There are two types of
restrictions : by type of object and by specific instance of the object (the object must be exactly the same). If at least one of the restrictions fails, we will have to re-check the dynamic expression for validity, for this we call the
Update delegate. According to the scheme already known to us, he will perform binding with new types and save the new
ExpressionTree in
Target .
Cache
We already found out that
Target is an
L0 cache . Each time
Target is called, the first thing we will do is go through the restrictions already stored in it. If the restrictions fail and a new binding is generated, then the old rule goes simultaneously to
L1 and
L2 . In the future, when you miss the
L0 cache, the rules from
L1 and
L2 will be searched until a suitable one is found.
- L1 : The last ten rules that have left L0 (stored directly in CallSite )
- L2 : The last 128 rules created using a specific binder instance (which is CallSiteBinder , unique to each CallSite )

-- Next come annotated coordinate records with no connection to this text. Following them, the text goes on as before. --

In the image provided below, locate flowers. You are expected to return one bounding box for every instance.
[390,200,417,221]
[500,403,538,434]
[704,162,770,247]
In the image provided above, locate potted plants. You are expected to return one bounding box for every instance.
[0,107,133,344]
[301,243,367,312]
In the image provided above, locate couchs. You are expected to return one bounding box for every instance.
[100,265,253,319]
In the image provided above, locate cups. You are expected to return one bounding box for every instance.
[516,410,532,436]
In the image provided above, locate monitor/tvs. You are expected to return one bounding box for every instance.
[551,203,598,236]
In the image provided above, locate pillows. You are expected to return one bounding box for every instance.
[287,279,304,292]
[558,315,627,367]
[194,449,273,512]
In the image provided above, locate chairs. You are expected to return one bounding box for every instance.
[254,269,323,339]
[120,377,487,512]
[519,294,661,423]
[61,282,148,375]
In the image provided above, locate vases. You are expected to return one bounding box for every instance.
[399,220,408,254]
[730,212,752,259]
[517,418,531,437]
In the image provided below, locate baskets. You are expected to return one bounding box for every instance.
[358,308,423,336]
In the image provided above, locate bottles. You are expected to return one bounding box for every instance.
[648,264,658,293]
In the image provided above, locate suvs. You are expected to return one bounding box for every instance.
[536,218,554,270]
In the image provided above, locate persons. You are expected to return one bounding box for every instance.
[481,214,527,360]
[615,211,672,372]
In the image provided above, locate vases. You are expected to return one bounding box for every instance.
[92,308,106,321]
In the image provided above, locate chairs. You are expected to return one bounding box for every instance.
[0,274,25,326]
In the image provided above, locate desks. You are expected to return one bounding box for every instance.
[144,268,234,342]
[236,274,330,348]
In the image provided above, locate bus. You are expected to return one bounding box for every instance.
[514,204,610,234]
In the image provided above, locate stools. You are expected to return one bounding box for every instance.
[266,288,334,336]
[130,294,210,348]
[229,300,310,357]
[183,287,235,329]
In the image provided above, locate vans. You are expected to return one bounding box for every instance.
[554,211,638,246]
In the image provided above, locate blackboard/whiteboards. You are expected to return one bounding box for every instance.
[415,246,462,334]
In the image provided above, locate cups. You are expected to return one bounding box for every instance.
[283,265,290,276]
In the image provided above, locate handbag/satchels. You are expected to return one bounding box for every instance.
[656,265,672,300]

Now we can finally add these details into a single whole and describe in the form of an algorithm what happens when
Foo.Bar (someDynamicObject) is called :
1. A binder is created that remembers the context and the called method at the level of their signatures
2. The first time the operation is called,
ExpressionTree is created, which stores:
2.1
Limitations . In this case, these will be two restrictions on the type of current binding parameters
2.2
Objective function : either
throw some exception (in this case it is impossible, since any
dynamic will successfully lead to object) or a call to the
Bar method
3. Compile and execute the resulting ExpressionTree
4. When you recall the operation, two options are possible:
4.1
Limitations worked : just call
Bar
4.2
Limitations did not work : repeat step 2 for new binding parameters
So, with the example of the
Managed type, it became approximately clear how
dynamic works from the inside. In the described case, we will never miss the cache, since the types are always the same *, therefore
Update will be called exactly once when
CallSite is initialized. Then, for each call, only restrictions will be checked and the objective function will be called immediately. This is in excellent agreement with our observations of memory: no computation - no leaks.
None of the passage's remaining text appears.